Sie haben es geschafft die Elternvertreter der Quentin-Blake-Europaschule und der Biesalski-Schule: Am Mittwoch stand ihr Anwohnerantrag, der zusätzliche Schulräume im Bereich Truman-Plaza fordert, auf der Tagesordnung der Bezirksverordnetenversammlung (BVV). Und die Eltern warfen noch einmal alles in die Schale, um die Bezirksverordneten von ihrem Anliegen zu überzeugen. Vor der Sitzung gab es vor dem Rathaus eine kleine Demonstration, dann verteilten die Elternvertreter Informationsblätter vor dem Bürgersaal und schließlich hatten Jens Rolf, Gesamtelternvertreter der Quentin-Blake-Europaschule, und Gudrun Streit, Gesamtelternvertreterin der Biesalski-Schule, die Möglichkeit, vor dem Gremium zu sprechen.

Rolf machte deutlich, dass der Standort am Hüttenweg, den sich beide Schulen teilen müssen, schon jetzt am Ende der Kapazität. Die Nachfrage nach Plätzen sei größer als das Angebot, alle Räume seien belegt. Der geplante Regelschulzweig könne einfach nicht aufgenommen werden, sondern es bedürfe neuer Räume.

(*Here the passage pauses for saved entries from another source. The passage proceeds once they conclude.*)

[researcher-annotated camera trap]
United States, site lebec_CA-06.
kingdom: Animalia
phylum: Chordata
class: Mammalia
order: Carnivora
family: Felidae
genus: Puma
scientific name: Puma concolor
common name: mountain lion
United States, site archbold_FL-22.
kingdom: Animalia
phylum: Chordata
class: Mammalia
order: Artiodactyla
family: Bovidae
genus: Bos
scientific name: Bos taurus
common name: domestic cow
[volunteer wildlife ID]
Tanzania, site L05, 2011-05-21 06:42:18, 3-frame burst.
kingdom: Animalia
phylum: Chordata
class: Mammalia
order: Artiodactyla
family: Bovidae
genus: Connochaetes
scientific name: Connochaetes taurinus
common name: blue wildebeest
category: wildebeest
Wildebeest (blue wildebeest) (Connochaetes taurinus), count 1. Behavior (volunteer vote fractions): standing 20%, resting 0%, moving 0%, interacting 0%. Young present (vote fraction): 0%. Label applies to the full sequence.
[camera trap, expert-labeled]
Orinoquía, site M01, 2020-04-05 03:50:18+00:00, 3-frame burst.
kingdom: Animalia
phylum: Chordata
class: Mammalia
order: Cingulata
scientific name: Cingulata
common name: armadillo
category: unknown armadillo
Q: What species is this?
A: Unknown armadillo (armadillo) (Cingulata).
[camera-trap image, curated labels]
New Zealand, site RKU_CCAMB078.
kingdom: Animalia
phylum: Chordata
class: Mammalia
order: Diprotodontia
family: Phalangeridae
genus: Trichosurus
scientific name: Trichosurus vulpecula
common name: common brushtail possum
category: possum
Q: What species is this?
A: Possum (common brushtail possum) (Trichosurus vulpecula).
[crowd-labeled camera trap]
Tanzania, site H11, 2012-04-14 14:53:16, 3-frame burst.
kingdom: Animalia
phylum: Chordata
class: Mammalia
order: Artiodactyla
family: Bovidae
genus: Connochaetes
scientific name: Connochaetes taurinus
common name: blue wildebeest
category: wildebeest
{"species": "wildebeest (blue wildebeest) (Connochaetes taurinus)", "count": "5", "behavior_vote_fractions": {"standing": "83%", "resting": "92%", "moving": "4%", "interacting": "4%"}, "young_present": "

Das betonte auch Streit. An der Biesalski-Schule werden derzeit rund 200 Schüler betreut, meist mit körperlicher Behinderung, aber auch Authisten, an Krebs erkrankte Kinder, Kinder, die eine Transplantation hinter sich haben. Derzeit gebe es für sie keine Räume für Auszeiten, keine Bibliothek, kein Raum, in dem Hilfsmittel untergestellt werden können. Die Annahme, dass die Schule schrumpfen wird, habe sich nicht bestätigt. Man sei gerne bereit, neue Schüler aufzunehmen, auch im Sinne der Inklusion gemeinsames Lernen zu fördern – „aber nicht mit Raumnot“, so Streit.

Das Argument, dass nur ältere, vermögende Menschen in die neuen Wohnviertel einziehen, ziehe nicht, so Rolf. Denn dann sei es auch nicht logisch, dass eine Kita vom Investor des Projektes „Fünf Morgen“ errichtet werde.

Schulstadträtin Cerstin Richter-Kotowski (CDU) war bei der Sitzung nicht anwesend, so dass ihre Kollegin, Stadträtin Christa Markl-Vieto (Grüne), ihre Antwort vorlas. Sie wies darauf hin, dass es sich bei den beiden Schulen um Angebotsschulen handele, für den es keinen Einschulungsbereich gebe. Der soll zum Schuljahr 2014/15 geschaffen werden. Der Regelschulzweig werde am Hüttenweg eingerichtet – von Baumaßnahmen war nicht die Rede. Trotzdem war Markl-Vieto sicher, dass es eine gemeinsame Lösung geben wird.

Die Bezirksverordneten hatten keinen Wunsch, sich zu äußern. Nun werden Schul- und Haushaltssausschuss nach der Sommerpause über den Antrag beraten.